History

United Kingdom
- Name: Trelawney
- Builder: Scott & Co., Greenock
- Launched: 20 November 1819, Greenock
- Fate: Disappeared August–September 1826

General characteristics
- Tons burthen: 401, or 404 (bm)
- Length: 108 ft 4 in (33.0 m)
- Beam: 29 ft 6 in (9.0 m)

= Trelawney (1819 ship) =

UK merchant ship (1819–1826)

Trelawney was launched in 1819 at Greenock as a West Indiaman. She disappeared in August-September 1826 and was believed to have foundered.

==Career==
Trelawney first appeared in online issues of Lloyd's Register (LR) in 1820.

| Year | Master | Owner | Trade | Source & notes |
|---|---|---|---|---|
| 1820 | Crawford | Stirling | Greenock–Jamaica | LR |

Stirling was the old Glasgow company of Stirling, Gordon & Co., which was active in the West India trade. They commissioned vessels from the preeminent shipbuilder in Greenock, John Scott & Sons. In February 1820 there appeared in the Advertiser a story that six of the finest vessels in the British mercantile marine had set sail.

A circumstance occurred on Sunday last unprecedented in the annals of the trade of the Clyde. Six of the finest vessels in the British Mercantile Marine, all of them built at this port, set sail on their first voyages to the East and West Indies and South. America. They were the , for Calcutta, and the Osprey, for Buenos Ayres, Valparaiso, and Calcutta, both built by R. A. Carswell; the Bellfield, for London and Calcutta; the Trelawney, for Jamaica; and the Eagle, for Barbados, built by Scott & Co.; and the Hanilla, for Jamaica, built by R. Steele & Sons.Greenock Advertiser (February 1820)
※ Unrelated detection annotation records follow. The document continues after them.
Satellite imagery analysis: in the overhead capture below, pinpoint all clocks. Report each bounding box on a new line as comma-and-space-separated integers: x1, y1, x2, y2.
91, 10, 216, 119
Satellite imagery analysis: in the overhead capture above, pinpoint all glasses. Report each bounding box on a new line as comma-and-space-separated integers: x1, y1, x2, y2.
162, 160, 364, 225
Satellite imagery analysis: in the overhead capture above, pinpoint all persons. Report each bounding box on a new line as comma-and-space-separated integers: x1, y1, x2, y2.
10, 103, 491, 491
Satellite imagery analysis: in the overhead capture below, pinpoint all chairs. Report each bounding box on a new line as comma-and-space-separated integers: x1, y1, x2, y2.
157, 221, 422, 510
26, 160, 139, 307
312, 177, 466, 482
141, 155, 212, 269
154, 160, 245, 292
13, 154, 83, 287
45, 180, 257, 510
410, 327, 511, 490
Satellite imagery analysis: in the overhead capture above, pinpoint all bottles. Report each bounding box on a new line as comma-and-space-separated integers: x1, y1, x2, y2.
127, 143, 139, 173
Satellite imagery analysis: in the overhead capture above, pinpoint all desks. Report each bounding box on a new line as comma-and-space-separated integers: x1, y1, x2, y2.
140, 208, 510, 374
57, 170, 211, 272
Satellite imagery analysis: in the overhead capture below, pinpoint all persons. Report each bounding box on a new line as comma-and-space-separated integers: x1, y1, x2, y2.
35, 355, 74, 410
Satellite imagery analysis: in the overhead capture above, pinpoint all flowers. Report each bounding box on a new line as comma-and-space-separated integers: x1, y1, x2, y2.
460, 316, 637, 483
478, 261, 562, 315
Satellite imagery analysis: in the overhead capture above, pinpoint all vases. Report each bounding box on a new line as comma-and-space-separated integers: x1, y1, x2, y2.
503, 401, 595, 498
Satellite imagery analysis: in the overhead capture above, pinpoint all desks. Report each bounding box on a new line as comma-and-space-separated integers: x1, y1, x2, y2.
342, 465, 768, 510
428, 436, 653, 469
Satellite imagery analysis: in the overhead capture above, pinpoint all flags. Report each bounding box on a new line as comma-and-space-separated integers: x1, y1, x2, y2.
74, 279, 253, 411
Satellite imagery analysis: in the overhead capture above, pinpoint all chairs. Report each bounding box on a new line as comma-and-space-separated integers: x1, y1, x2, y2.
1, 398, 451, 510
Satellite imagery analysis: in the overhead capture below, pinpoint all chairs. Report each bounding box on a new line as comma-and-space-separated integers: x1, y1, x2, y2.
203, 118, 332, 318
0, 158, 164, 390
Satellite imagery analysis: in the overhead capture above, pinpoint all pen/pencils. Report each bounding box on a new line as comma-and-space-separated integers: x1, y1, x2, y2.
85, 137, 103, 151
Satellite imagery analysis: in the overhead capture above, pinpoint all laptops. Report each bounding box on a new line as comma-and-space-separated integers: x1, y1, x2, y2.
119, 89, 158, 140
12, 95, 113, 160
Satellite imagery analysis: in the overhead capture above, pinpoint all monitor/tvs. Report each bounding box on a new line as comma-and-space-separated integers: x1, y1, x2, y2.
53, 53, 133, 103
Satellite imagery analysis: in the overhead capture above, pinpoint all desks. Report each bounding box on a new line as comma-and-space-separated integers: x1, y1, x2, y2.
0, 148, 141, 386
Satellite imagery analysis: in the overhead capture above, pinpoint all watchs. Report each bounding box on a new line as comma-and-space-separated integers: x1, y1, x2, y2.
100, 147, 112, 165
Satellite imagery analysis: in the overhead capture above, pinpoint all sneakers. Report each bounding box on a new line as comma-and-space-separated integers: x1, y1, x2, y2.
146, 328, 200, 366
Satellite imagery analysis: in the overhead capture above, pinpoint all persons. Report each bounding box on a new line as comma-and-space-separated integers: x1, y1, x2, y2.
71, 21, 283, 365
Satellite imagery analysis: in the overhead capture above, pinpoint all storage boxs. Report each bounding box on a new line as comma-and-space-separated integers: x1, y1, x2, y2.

In December 1822 there appeared an advertisement in the Glasgow Herald that Trelawney, Archibald Crawford, master, was at Greenock accepting cargo, intending to sail on 20 January 1823 for Falmouth, Montego Bay, and Lucea.

Trelawney appeared in 1823 in a list of ships registered in Scotland. It showed her as being registered at Greenock, and her owner as S.Gordon & Co.

Trelawney and Crawford also appeared in a case brought before the Court of Exchequer in the year ending 5 July 1824. Crawford was charged with having a defective manifest and making a false report. He faced penalties of £101 4s 6¾d and £200. The court assessed him a fine of £20, plus £9 16s 7d in costs.

| Year | Master | Owner | Trade | Source & notes |
|---|---|---|---|---|
| 1826 | Crawford | Stirling & Co. | Greenock–Jamaica | LR |

==Loss==
Lloyd's List reported in December 1826 that Trelawney, Crawford, master, had sailed from Jamaica for London on 10 August, and hadn't been heard from since. She was one of several vessels that it was feared may have foundered during heavy September winds.